Secondo di quattro figli di una famiglia di avvocati al Parlamento di Bretagna (gli alti tribunali penali, sotto l'Ancien régime) sin dal XVII secolo[1], il padre era stato nobilitato nel 1769. Lui stesso, sin da giovane, avvocato a Rennes, presso la cui università aveva completato gli studi di diritto, nel 1775-76 divenne massone alla loggia della Perfetta Unione[2] di Rennes[3]. Nel 1780 venne nominato dalla amministrazione di Luigi XVI consigliere degli Stati di Bretagna e della Commissione intermediaria[4].
A questo periodo risale la conoscenza di taluni che faranno carriera nella Grande Rivoluzione: il Sieyès, che fra il 1786 e l'88 assisteva ad alcune sedute degli Stati di Bretagna; il Lanjuinais, che assieme al Le Chapelier e al Glezen avrebbe firmato, nell'agosto 1788, una 'molto umile e molto rispettosa' rappresentazione dell'ordine degli avvocati del Parlamento di Bretagna a Luigi XVI.
L'evento che mutò il corso della vita del Le Chapelier, e della Francia intercorse l'8 agosto 1788, allorché Luigi XVI annunciò la convocazione a Versailles degli Stati Generali, per il 5 maggio 1789. La reazione del Le Chapelier fu, inizialmente, un poco frastornata: oltre alla 'molto umile rappresentazione', immediatamente successiva alla convocazione, egli tentò, inizialmente, di essere arruolato fra i nobili degli Stati generali: il 24 dicembre 1788 scrisse alla 'Nobiltà di Bretagna' per domandare di fissare il suo stato di nobile, ma la sua domanda venne respinta.
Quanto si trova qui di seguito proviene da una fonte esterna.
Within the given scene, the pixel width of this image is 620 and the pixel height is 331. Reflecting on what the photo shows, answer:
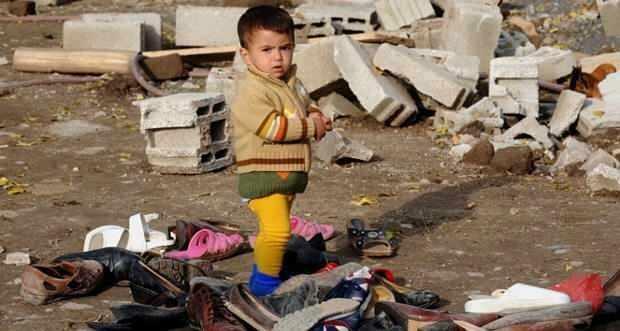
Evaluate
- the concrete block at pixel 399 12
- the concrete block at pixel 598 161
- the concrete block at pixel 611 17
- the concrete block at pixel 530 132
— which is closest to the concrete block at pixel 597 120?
the concrete block at pixel 530 132

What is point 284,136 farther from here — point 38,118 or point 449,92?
point 38,118

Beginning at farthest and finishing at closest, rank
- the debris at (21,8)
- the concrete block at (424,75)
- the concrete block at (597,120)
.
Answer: the debris at (21,8)
the concrete block at (424,75)
the concrete block at (597,120)

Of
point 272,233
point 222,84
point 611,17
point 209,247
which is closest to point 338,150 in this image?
point 222,84

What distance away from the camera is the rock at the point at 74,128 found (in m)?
10.9

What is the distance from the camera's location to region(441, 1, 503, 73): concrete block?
12188mm

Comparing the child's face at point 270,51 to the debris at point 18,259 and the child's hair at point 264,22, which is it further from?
the debris at point 18,259

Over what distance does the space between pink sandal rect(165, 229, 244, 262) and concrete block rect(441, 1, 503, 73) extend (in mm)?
5682

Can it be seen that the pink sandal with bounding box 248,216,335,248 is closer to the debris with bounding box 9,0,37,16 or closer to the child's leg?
the child's leg

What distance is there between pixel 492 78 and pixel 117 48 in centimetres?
470

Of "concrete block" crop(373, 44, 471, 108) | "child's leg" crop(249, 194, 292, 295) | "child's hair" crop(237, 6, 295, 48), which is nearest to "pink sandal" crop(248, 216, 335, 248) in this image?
"child's leg" crop(249, 194, 292, 295)

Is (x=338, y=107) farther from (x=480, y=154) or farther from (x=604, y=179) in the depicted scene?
(x=604, y=179)

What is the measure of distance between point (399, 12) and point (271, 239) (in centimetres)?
830

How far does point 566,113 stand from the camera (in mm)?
10664

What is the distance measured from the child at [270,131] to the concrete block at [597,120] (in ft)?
16.1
Ma Le Chapelier era un uomo ricco[5] e influente. Abbastanza per cambiare casacca: il 14 febbraio 1789, si fece eleggere deputato per il terzo stato ai già conosciuti Stati di Bretagna e, il 17 aprile, quinto su sette eletti del terzo stato, anche agli Stati generali di Versailles, rappresentante del baliato di Rennes.
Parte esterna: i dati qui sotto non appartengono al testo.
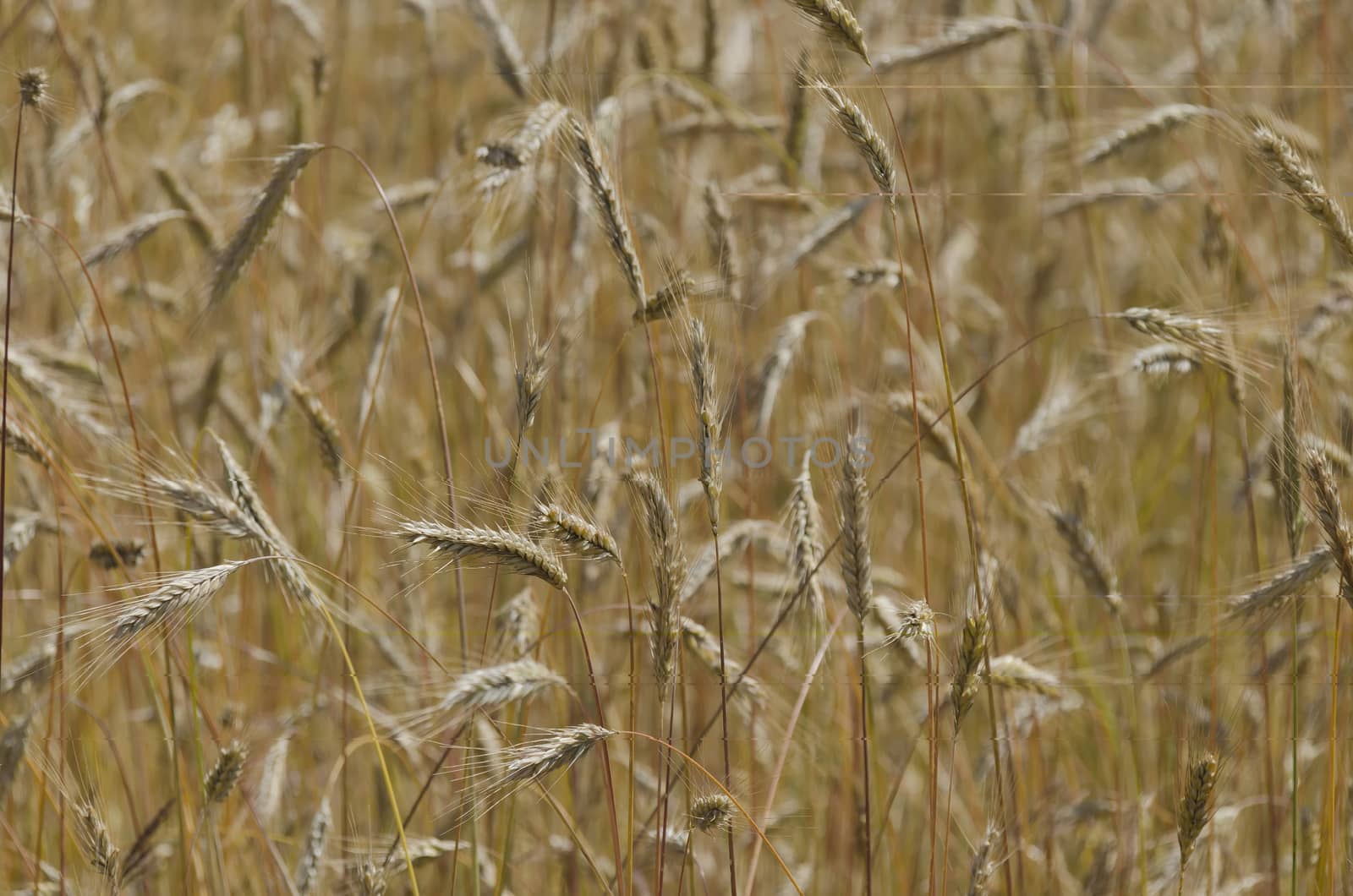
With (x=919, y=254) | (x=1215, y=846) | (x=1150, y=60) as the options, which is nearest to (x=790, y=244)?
(x=919, y=254)

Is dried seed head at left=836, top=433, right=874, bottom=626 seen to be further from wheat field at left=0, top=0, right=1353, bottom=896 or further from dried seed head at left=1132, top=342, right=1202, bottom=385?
dried seed head at left=1132, top=342, right=1202, bottom=385

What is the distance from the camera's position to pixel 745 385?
2420 mm

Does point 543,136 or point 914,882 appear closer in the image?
point 543,136

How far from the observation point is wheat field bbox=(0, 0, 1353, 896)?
1639 mm

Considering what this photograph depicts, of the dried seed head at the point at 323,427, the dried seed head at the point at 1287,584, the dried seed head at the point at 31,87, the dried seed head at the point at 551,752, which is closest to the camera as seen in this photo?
the dried seed head at the point at 551,752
Riuniti che furono i delegati, gli Stati generali vennero aperti il 5 maggio. Subito i delegati del terzo stato cominciarono a pretendere il voto per testa[6], mentre il regime 'costituzionale' vigente prevedeva quello per ordine. Ciò scatenò una vivacissima agitazione fra i delegati, nella quale ebbero una parte singolarmente rilevante i deputati bretoni (Le Chapelier, Lanjuinais, Defermon e Coroller), riuniti, già da qualche giorni prima dell'apertura degli Stati generali, nel cosiddetto del Club bretone, un capannello dei deputati della Bretagna, riuniti presso il café Amaury, per discutere insieme le rispettive attitudini. Presto slittate decisamente verso una posizione particolarmente radicale (ebbero il vezzo di farsi definire i furiosi, 'les enragés'). Fra di essi seppe distinguersi il Le Chapelier, evidentemente esacerbato dalla mancata inclusione nello stato nobiliare, implorata nella respinta supplica del 24 dicembre 1788.
In ogni caso, seduto alla sinistra e brillante oratore, ottenne parecchia visibilità: il 19 maggio fu tra i 16 membri del terzo stato scelti per una 'conferenza di conciliazione' con nobiltà e clero[7]. Il 15 giugno sostenne, pare con efficacia, la mozione del Sieyès in favore della fusione dei delegati dei tre ordini in un'unica Assemblea Nazionale, il 20 giugno si fece notare al Giuramento della Pallacorda. Dopodiché gli avvenimenti precipitarono: il 9 luglio il Terzo Stato si riunì come Assemblea nazionale costituente, il 14 luglio, venne presa la Bastiglia, il 5 ottobre una gran folla si mise in marcia da Parigi su Versailles, ove la regina rischiò di venire linciata: la corte vennero costretta a trasferirsi a Parigi, insieme all'Assemblea. In quella occasione Le Chapelier venne grandemente applaudito dalla folla in marcia, che non tentò, in alcun modo, di arrestare.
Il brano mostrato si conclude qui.